◆ MATERIAL PROVIDED ◆
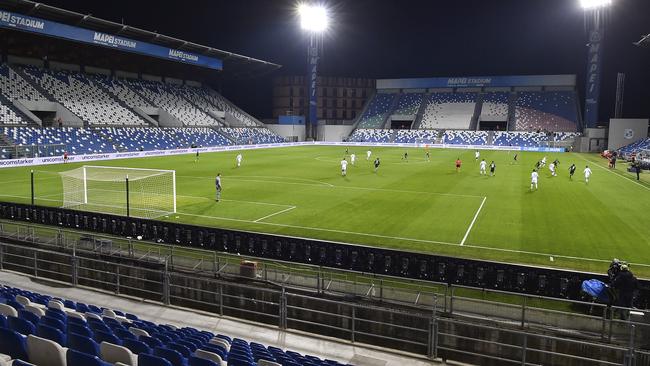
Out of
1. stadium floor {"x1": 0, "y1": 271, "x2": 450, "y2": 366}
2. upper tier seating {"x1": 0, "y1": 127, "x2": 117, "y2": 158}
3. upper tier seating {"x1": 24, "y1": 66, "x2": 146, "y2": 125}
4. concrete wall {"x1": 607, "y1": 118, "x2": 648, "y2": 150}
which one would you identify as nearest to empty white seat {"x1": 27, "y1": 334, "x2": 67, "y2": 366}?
stadium floor {"x1": 0, "y1": 271, "x2": 450, "y2": 366}

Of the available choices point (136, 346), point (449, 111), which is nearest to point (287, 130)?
point (449, 111)

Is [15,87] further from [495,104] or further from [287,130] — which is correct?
[495,104]

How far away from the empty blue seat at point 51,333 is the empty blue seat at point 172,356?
145 cm

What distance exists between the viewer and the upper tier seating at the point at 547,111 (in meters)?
90.9

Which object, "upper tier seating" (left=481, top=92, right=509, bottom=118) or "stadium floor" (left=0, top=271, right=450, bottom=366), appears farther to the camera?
"upper tier seating" (left=481, top=92, right=509, bottom=118)

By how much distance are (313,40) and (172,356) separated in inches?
3713

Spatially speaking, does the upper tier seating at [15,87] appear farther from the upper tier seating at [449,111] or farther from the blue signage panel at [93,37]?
the upper tier seating at [449,111]

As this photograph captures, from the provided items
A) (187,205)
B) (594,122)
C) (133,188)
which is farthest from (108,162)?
(594,122)

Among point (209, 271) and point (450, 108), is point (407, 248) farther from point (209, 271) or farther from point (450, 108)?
point (450, 108)

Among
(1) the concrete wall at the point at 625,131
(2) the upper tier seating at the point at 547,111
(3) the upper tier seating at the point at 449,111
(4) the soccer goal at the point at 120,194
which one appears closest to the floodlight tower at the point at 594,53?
(1) the concrete wall at the point at 625,131

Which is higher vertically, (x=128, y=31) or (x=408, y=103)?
(x=128, y=31)

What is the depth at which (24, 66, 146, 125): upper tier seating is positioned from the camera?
60.3 meters

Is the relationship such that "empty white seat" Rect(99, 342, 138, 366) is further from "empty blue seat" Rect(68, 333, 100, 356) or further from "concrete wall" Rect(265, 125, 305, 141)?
"concrete wall" Rect(265, 125, 305, 141)

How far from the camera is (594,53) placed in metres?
74.9
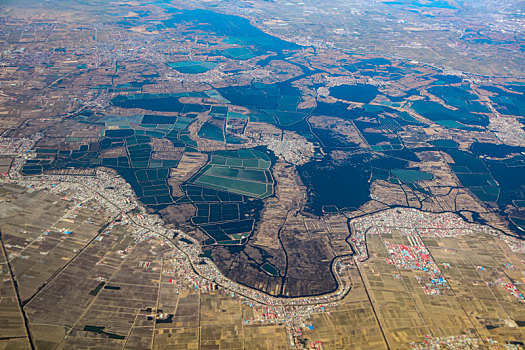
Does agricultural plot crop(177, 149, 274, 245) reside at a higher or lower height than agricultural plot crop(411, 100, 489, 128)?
lower

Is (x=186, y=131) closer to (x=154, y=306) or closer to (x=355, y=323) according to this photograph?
(x=154, y=306)

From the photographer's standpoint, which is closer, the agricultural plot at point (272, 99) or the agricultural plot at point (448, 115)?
the agricultural plot at point (272, 99)

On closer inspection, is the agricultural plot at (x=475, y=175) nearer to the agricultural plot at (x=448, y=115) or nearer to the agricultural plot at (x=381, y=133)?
the agricultural plot at (x=381, y=133)

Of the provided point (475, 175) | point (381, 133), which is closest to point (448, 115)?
point (381, 133)

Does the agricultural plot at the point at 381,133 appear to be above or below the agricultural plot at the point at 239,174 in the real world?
above

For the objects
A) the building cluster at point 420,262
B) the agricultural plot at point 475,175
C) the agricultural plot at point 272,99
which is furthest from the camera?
the agricultural plot at point 272,99

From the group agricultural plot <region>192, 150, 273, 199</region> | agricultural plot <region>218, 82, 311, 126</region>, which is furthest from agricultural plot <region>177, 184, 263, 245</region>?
agricultural plot <region>218, 82, 311, 126</region>

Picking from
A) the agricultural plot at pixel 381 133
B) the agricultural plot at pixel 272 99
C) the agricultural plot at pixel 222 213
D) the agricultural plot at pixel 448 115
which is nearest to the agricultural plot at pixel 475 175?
the agricultural plot at pixel 381 133

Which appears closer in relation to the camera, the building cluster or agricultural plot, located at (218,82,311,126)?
the building cluster

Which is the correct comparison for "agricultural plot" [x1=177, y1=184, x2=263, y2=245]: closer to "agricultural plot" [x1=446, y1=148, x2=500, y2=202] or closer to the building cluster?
the building cluster

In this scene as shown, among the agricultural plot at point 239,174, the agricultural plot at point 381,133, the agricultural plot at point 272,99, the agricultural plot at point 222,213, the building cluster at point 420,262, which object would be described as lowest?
the building cluster at point 420,262

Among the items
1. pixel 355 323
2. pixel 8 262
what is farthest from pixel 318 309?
pixel 8 262
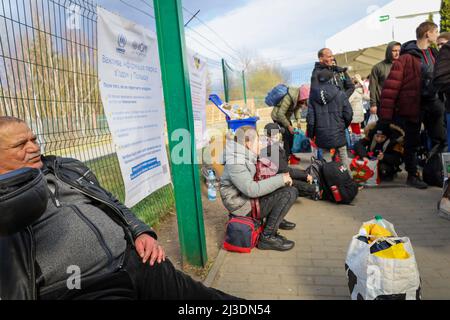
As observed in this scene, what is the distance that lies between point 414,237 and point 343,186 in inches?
52.2

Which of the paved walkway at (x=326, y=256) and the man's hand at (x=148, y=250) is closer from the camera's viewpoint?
the man's hand at (x=148, y=250)

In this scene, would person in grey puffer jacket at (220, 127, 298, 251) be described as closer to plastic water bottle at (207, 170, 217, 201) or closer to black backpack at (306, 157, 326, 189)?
black backpack at (306, 157, 326, 189)

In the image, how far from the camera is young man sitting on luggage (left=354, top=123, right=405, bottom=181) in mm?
5637

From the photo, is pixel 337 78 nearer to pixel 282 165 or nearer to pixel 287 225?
pixel 282 165

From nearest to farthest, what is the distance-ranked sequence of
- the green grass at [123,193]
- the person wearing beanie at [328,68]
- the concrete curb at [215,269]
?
the concrete curb at [215,269], the green grass at [123,193], the person wearing beanie at [328,68]

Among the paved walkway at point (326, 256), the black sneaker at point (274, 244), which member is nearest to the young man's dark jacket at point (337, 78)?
the paved walkway at point (326, 256)

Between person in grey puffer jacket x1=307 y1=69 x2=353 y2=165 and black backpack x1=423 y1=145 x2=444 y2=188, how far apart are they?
49.0 inches

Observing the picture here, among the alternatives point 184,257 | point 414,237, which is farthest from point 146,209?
point 414,237

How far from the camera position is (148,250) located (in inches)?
82.7

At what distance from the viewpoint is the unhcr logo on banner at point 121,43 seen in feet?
9.11

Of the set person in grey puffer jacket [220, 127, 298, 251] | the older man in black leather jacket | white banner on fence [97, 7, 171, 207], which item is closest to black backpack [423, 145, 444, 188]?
person in grey puffer jacket [220, 127, 298, 251]

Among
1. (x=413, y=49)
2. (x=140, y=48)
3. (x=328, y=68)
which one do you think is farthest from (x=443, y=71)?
(x=140, y=48)

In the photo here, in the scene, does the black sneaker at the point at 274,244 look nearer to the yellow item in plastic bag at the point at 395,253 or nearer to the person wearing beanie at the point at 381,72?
the yellow item in plastic bag at the point at 395,253
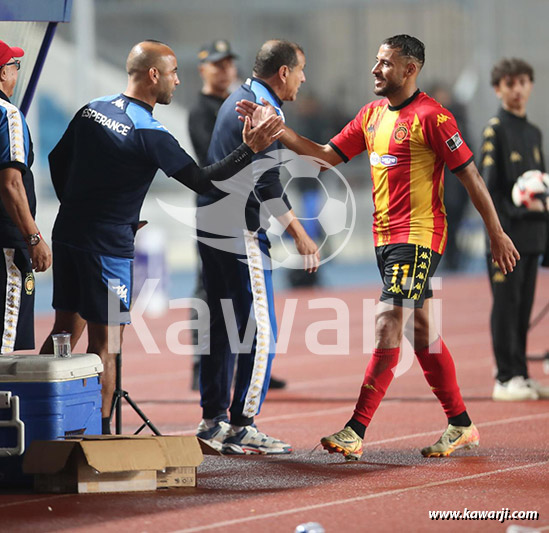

◆ TASK BRIEF ◆
Convert the lines of the data, starting with the line containing "How far from the camera position" and going on through the end of the data, into a JSON list of strings, one string per line, with blank lines omitted. Leave the pictures out of the answer.

◆ FINAL RESULT ◆
[
  "How far from the camera position is (148,250) located (in inches)?",
  "82.7",
  "At what distance from the viewpoint is the unhcr logo on banner at point 121,43 seen in feet?",
  "9.11",
  "Of the set person in grey puffer jacket [220, 127, 298, 251] | the older man in black leather jacket | white banner on fence [97, 7, 171, 207], which item is closest to black backpack [423, 145, 444, 188]?",
  "person in grey puffer jacket [220, 127, 298, 251]",
  "Among",
  "1. (x=413, y=49)",
  "2. (x=140, y=48)",
  "3. (x=328, y=68)",
  "which one do you think is farthest from (x=443, y=71)?",
  "(x=140, y=48)",
  "In the photo here, in the scene, does the black sneaker at the point at 274,244 look nearer to the yellow item in plastic bag at the point at 395,253 or nearer to the person wearing beanie at the point at 381,72?",
  "the yellow item in plastic bag at the point at 395,253"
]